*** Auszug zum Lesen

Mär wëllen eis Monarchie behalen a keng Republik.

Und deshalb ist ein Referendum gegen die vom Großherzog mitgetragene Neuversion des Artikels 34 unnütz. Die traditionelle Stellung des Großherzogs wird nicht untergraben, sondern untermauert. Ein Referendum hingegen würde riskieren, den Staatschef wiederum in eine unglückliche Lage zu versetzen und eine institutionelle Krise heraufbeschwören. Übrigens ist diese kleine Verfassungsreform auch keine Reform für oder gegen die Euthanasie. Das Gesetz, das nach wie vor nicht die Zustimmung der CSV hat, ist mehrheitlich gestimmt und wird deshalb in Kraft treten müssen.

Die CSV weist jedoch auch darauf hin, dass nach den Wahlen die Modernisierung der Verfassung weitergetrieben wird. Die CSV stellt mit Bedauern fest, dass verschiedene Kräfte die aktuelle Lage ausnützen wollen, um die Stellung der konstitutionellen Monarchie zu untergraben, ja, sogar eine Republik anzustreben.

Wir können deshalb den Ausrutscher von LSAP-Spitzenkandidat Jean Asselborn, der in seiner Eigenschaft als Vize-Premier (!) in einem süffisant-ironischen Ton das Ende der Monarchie erwog, nur verurteilen. Kabarettistische Einlagen dienen der wichtigen institutionellen Debatte nicht. Derartige Einwände, egal von wem, lassen allerdings tief blicken.

Die CSV steht nach wie vor hinter der konstitutionellen Monarchie, wie wir sie seit dem Referendum von 1919 kannten, einer Monarchie, die über den Parteien steht, die die demokratischen Spielregeln respektiert und die Kontinuität und Einheit des Landes verkörpert. Wir haben ihr politisch und sogar wirtschaftlich viel zu verdanken. Wir werden uns deshalb mit allen Mitteln einsetzen, dass die Modernisierung der Verfassung einzig und allein den Buchstaben der Verfassung mit der Verfassungspraxs in Einklang bringt. Wir wollen keine Republik.

******
*** Daten

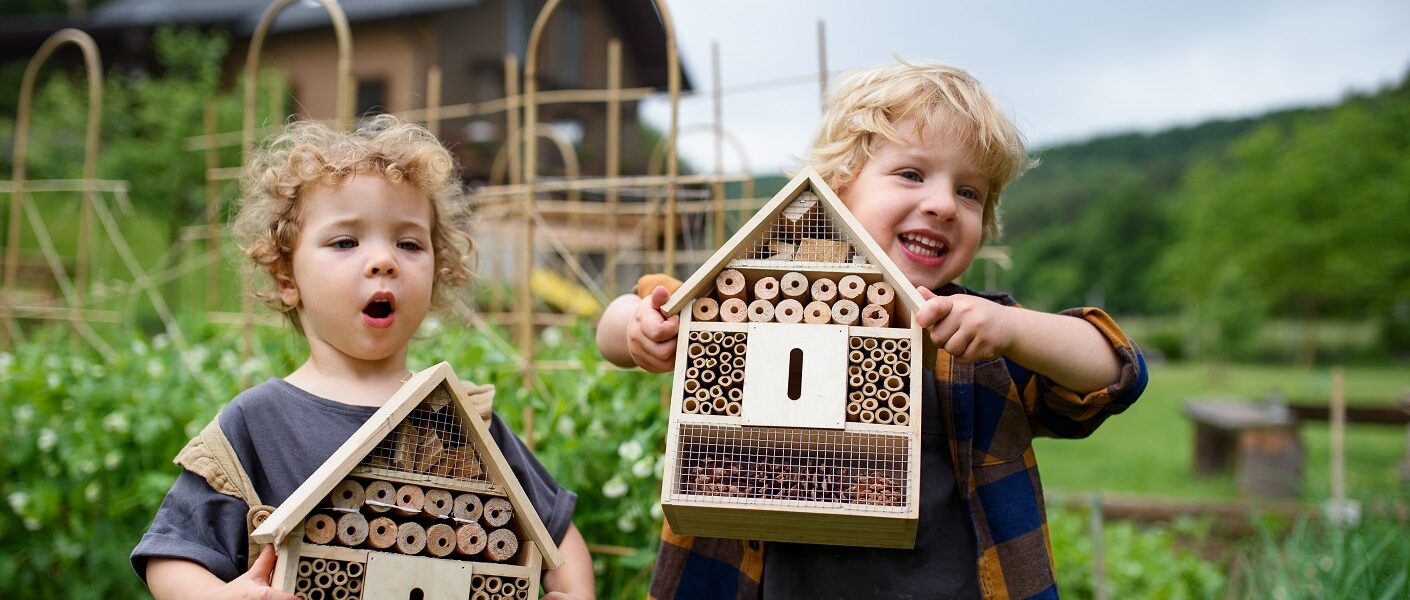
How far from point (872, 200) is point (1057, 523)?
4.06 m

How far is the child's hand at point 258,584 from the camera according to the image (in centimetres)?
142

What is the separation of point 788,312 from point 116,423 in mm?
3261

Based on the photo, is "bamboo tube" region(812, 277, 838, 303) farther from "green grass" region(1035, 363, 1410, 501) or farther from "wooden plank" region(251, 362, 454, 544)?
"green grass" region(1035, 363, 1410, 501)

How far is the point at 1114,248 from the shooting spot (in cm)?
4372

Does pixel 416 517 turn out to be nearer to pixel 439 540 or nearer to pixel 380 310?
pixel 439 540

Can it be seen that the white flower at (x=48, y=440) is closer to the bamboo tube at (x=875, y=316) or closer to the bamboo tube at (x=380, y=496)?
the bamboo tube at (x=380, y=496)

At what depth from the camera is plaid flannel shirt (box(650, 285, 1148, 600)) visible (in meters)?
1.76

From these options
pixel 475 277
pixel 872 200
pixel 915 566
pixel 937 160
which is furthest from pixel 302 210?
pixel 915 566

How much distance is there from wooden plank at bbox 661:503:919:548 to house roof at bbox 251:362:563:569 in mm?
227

******
*** Daten

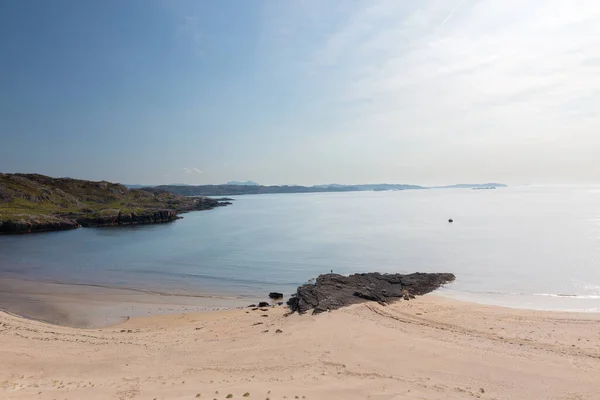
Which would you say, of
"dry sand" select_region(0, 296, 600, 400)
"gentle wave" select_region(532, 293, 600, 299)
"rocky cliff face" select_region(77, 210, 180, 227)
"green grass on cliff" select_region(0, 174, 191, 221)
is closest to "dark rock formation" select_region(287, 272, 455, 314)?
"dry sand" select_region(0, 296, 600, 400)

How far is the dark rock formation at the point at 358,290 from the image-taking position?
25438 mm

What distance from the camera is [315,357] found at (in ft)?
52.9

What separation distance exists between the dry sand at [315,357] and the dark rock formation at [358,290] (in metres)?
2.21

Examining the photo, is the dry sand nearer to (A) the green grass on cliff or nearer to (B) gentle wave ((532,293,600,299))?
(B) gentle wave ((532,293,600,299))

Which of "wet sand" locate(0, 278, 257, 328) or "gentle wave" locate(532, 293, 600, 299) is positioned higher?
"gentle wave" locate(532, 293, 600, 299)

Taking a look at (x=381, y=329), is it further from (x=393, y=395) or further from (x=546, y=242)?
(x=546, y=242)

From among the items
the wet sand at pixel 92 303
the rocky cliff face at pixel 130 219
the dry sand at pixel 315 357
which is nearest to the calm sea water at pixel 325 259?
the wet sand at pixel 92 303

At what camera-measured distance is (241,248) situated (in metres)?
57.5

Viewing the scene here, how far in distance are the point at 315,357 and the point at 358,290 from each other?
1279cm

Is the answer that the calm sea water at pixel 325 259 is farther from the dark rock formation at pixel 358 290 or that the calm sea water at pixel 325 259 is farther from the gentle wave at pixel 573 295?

******

## Ihre Aufgabe
Schreiben Sie aus dem Text zur Monarchie den Abschnitt von „Wir können deshalb“ bis „wollen keine Republik.“ wortgetreu ab.

## Antwort zur Aufgabe
Wir können deshalb den Ausrutscher von LSAP-Spitzenkandidat Jean Asselborn, der in seiner Eigenschaft als Vize-Premier (!) in einem süffisant-ironischen Ton das Ende der Monarchie erwog, nur verurteilen. Kabarettistische Einlagen dienen der wichtigen institutionellen Debatte nicht. Derartige Einwände, egal von wem, lassen allerdings tief blicken.

Die CSV steht nach wie vor hinter der konstitutionellen Monarchie, wie wir sie seit dem Referendum von 1919 kannten, einer Monarchie, die über den Parteien steht, die die demokratischen Spielregeln respektiert und die Kontinuität und Einheit des Landes verkörpert. Wir haben ihr politisch und sogar wirtschaftlich viel zu verdanken. Wir werden uns deshalb mit allen Mitteln einsetzen, dass die Modernisierung der Verfassung einzig und allein den Buchstaben der Verfassung mit der Verfassungspraxs in Einklang bringt. Wir wollen keine Republik.